Its echo is heard with the beginning of each school day. It’s heard in the steadfast determination of truck drivers, railway workers, and airline pilots who, despite concerns for their personal safety or their cargo, refuse to let our nation’s commerce be held hostage.
Open stores, armies of clerks and throngs of customers loudly proclaim the great American experiment’s success – that our economy will not be hijacked, and we will travel freely.
It’s softly spoken by parents, reported by television anchors and carefully shared by librarians.
Freedom’s ring never sounded louder than when firemen, rescue workers, EMTs, doctors, nurses, construction workers, and people from all walks of life joined together, working side by side to pull survivors from the rubble – its sacrifice never greater than when a patriotic group of passengers rushed a plane’s hijackers rather than Kamikaze into Congress or the White House.
And it stands tall in our nation’s armed services – ready, willing and able to defend freedom for generations to come.
Nearly 7,000 souls met their fate on Sept. 11 – innocent victims of a fanatic plot carefully orchestrated to paralyze America. It didn’t work.
Teachers still passed along the knowledge that forms freedom’s very foundation.
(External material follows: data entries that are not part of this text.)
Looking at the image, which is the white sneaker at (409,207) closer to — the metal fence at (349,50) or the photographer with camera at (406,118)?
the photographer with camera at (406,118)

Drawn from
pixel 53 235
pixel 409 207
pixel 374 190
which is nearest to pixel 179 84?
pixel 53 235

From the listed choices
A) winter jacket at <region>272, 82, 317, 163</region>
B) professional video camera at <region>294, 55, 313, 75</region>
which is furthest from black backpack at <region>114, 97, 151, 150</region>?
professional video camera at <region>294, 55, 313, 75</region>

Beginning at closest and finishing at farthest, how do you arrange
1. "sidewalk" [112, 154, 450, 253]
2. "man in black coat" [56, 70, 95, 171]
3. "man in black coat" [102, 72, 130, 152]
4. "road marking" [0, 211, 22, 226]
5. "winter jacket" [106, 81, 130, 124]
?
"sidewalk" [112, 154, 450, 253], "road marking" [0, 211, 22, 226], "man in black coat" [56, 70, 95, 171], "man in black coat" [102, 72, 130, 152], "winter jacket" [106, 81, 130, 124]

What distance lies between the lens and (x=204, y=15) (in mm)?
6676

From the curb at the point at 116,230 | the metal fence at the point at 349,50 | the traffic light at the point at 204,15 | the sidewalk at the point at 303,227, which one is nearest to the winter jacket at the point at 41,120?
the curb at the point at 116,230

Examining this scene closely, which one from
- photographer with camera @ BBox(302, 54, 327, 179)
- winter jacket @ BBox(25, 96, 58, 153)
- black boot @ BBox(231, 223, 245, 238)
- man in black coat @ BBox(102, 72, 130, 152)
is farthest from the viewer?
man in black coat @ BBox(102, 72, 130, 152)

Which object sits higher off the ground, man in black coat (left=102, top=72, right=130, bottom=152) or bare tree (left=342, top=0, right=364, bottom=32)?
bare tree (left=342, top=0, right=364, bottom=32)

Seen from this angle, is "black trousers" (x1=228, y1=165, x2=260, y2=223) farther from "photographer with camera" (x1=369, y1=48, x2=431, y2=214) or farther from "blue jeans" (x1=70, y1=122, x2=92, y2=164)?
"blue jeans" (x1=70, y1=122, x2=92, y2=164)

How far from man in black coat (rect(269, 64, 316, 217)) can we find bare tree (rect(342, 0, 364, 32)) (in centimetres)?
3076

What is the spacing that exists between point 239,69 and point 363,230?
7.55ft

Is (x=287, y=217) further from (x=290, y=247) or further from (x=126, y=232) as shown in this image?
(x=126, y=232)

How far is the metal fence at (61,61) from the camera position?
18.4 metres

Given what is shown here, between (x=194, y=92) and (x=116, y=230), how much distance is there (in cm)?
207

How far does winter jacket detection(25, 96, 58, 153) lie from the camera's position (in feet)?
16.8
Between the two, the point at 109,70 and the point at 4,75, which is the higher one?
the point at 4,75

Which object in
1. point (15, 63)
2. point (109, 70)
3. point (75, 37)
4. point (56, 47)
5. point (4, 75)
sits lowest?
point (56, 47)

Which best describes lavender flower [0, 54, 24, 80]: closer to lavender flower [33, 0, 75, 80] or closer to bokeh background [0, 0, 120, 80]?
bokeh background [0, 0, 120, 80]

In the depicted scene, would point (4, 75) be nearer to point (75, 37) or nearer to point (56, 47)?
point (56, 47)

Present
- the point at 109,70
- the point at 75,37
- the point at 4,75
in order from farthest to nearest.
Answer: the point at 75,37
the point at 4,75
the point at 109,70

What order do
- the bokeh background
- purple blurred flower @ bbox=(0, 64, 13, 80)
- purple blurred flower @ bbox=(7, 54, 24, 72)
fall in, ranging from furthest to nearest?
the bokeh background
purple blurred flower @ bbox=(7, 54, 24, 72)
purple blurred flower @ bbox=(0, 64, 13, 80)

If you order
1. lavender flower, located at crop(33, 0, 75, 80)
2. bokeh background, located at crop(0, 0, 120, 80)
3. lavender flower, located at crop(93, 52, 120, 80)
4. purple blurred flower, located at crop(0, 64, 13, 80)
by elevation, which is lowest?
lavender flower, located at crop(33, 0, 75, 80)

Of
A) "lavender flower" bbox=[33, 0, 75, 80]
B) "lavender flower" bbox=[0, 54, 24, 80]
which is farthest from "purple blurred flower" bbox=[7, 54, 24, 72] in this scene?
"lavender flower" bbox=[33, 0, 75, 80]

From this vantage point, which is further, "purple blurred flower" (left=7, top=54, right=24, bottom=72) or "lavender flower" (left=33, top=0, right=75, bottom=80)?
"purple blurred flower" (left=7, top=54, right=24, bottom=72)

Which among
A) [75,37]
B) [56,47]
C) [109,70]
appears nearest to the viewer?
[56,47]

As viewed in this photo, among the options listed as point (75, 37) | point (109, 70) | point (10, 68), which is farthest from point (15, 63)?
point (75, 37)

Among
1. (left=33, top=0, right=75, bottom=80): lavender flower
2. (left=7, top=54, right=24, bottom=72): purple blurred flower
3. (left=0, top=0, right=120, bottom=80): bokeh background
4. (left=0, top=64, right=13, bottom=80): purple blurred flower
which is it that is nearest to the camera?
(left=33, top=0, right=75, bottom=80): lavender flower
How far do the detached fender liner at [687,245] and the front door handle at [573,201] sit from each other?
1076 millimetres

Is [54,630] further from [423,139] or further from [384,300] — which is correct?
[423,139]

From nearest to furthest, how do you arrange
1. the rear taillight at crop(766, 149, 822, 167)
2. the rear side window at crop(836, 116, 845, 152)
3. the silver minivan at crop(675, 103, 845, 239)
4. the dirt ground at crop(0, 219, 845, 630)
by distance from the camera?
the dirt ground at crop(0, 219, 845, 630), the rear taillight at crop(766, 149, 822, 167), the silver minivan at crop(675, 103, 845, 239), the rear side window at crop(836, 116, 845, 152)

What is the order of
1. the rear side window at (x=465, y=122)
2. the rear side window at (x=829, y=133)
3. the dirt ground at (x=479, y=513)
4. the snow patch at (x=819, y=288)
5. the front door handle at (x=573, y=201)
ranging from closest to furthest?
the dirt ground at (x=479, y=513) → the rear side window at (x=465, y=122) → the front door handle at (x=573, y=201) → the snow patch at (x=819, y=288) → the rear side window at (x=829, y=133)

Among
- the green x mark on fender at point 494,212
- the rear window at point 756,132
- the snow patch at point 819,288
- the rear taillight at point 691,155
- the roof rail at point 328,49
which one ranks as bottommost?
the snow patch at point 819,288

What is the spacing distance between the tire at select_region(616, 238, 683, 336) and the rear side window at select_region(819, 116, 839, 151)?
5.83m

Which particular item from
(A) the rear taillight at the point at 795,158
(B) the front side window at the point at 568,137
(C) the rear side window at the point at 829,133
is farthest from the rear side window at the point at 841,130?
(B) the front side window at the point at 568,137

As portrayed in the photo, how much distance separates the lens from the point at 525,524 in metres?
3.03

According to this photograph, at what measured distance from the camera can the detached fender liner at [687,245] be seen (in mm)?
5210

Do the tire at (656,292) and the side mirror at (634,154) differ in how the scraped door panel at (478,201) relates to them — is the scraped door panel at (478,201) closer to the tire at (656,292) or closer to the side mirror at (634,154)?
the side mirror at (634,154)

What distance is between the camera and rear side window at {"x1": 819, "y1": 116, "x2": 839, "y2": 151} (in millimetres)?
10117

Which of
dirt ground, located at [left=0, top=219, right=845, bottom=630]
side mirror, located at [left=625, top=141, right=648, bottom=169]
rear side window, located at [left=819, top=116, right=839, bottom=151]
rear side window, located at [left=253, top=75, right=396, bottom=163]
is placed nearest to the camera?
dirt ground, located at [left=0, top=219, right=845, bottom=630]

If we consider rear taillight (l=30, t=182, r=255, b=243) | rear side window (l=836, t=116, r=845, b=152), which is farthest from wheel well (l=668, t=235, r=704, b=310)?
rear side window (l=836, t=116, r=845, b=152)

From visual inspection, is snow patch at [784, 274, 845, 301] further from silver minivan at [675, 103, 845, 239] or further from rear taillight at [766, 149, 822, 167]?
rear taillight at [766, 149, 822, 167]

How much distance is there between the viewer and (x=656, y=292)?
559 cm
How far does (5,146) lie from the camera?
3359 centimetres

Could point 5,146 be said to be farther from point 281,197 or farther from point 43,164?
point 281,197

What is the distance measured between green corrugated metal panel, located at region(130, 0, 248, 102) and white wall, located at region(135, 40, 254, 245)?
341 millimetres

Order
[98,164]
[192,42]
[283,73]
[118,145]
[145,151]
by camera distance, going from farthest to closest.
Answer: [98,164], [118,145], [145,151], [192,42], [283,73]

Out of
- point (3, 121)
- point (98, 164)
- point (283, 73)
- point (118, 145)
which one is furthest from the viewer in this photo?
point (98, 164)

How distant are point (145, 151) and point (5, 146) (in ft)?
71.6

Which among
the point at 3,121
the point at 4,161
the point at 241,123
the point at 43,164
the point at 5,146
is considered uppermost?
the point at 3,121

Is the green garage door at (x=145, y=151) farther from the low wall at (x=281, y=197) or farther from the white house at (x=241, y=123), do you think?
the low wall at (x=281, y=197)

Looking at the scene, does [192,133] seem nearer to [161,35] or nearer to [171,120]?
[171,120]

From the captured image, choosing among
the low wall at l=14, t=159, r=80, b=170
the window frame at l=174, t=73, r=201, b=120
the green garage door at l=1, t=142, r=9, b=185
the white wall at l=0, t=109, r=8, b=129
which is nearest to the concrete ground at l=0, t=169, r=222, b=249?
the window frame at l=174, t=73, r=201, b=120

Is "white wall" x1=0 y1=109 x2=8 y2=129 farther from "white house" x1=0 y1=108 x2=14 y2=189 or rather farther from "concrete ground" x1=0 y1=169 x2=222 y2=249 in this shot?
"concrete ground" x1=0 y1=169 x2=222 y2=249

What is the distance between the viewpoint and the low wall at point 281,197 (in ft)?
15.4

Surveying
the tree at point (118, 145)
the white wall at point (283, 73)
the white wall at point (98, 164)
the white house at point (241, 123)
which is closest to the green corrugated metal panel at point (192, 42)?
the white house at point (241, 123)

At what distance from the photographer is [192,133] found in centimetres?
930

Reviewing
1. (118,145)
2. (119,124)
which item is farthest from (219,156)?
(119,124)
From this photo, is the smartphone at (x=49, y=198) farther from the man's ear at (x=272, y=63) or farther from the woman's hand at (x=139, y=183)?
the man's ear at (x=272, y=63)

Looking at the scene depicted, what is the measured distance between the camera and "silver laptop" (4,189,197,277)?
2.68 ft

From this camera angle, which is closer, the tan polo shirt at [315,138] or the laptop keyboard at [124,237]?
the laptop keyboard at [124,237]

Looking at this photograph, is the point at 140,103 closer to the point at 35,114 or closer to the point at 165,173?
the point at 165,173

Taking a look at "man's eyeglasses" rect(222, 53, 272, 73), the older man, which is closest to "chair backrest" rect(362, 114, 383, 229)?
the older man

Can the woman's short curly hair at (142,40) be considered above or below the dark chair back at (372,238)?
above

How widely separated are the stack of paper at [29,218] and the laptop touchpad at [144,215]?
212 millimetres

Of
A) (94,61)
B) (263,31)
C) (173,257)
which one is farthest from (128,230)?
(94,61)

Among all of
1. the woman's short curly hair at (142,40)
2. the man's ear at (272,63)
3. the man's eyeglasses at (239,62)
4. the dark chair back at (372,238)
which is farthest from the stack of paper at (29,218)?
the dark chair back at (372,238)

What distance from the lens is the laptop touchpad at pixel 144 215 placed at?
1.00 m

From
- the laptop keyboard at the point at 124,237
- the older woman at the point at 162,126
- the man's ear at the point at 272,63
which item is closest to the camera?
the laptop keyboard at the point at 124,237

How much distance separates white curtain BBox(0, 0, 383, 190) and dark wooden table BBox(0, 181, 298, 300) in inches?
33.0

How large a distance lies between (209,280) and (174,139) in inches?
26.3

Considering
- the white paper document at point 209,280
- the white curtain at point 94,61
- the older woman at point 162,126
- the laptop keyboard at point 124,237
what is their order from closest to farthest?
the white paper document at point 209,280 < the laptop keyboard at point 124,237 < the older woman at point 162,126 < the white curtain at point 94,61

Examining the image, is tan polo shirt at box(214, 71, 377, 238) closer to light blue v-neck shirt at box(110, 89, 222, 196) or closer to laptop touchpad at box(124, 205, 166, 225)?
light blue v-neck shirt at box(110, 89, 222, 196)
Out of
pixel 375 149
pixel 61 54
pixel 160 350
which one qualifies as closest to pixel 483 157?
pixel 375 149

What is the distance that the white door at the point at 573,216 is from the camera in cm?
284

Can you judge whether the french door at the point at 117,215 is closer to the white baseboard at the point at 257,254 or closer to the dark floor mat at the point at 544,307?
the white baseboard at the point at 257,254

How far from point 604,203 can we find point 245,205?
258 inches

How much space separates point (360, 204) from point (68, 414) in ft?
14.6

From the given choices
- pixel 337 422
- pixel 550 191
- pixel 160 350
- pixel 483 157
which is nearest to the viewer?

Consumers kept the economy moving, politicians worked on solutions and America showed its true colors – red, white and blue – much as bit did back in December 7, 1941, when the American fleet at Pearl Harbor was attacked, nearly 3,000 were killed, and hundreds, including my cousin, were permanently interred in the U.S.S. Arizona.
From those ashes a great nation awoke.
And so it today.
September 11’s terror campaign may have temporarily stunned the nation, but it didn’t paralyze. That star spangled banner is waving like never before, and national pride is at an all-time high.
Only now are we beginning to understand what a nation of heroes we truly are, and how much so many gave on Sept. 11. Whether we helped plow through the rubble, reported to work or school in a timely fashion or stayed behind with a wheelchair-bound friend in the twin towers, we each fought our way through arguably our nation’s toughest hours, in heroic fashion.
At first we were a nation united in shock and disbelief, emotions that quickly grew to anger and distrust – spawning grounds for the hatred and discrimination that produced this catastrophe.
The malignancy that is terrorism must be removed before it claims its next victim. Anything less would doom future generations across the globe to lifetimes in fear, and fates much worse than Sept. 11.
The real challenge before us is to do so, while defending the Constitution and still celebrating the diversity and opportunity that attracted so many of our forefathers to these shores. Unless we protect the Constitution and the freedoms is guarantees, the next generation of terrorists may well come from within our borders, instead of abroad.
Anything less would be un-American, and hardly the kind of epitaph the more than 7,000 innocent victims deserve.